Your answer should be every line of the records that contains the word "name".

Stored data
-=-=-

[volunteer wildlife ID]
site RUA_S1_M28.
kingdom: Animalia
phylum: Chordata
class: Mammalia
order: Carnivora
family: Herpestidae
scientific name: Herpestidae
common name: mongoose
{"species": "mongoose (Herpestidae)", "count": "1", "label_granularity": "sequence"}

-=-=-

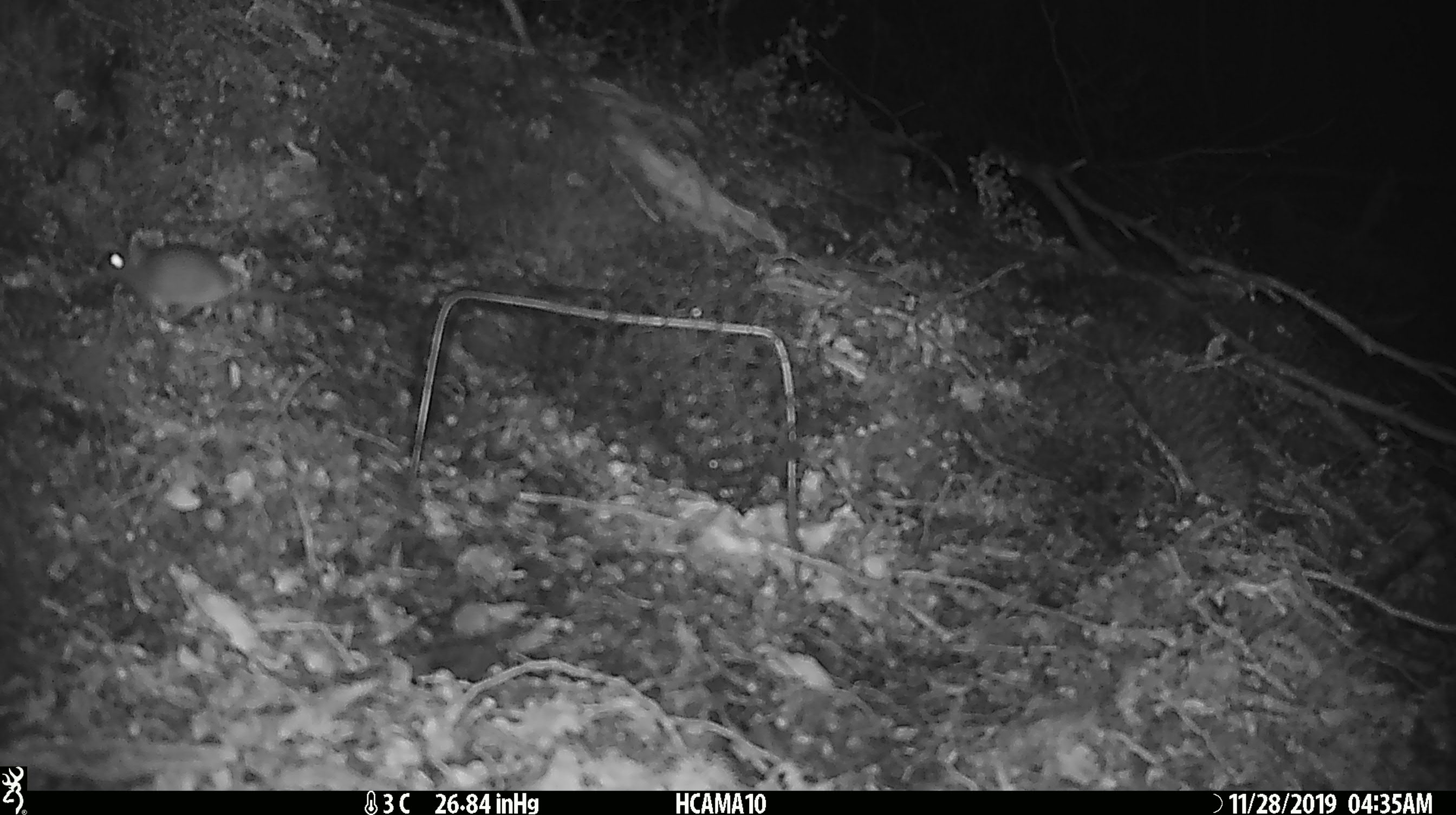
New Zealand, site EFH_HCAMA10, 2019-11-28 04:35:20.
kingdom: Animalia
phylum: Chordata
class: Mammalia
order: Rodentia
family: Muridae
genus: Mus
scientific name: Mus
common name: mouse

-=-=-

» **ANSWER BOX**
scientific name: Herpestidae
common name: mongoose
scientific name: Mus
common name: mouse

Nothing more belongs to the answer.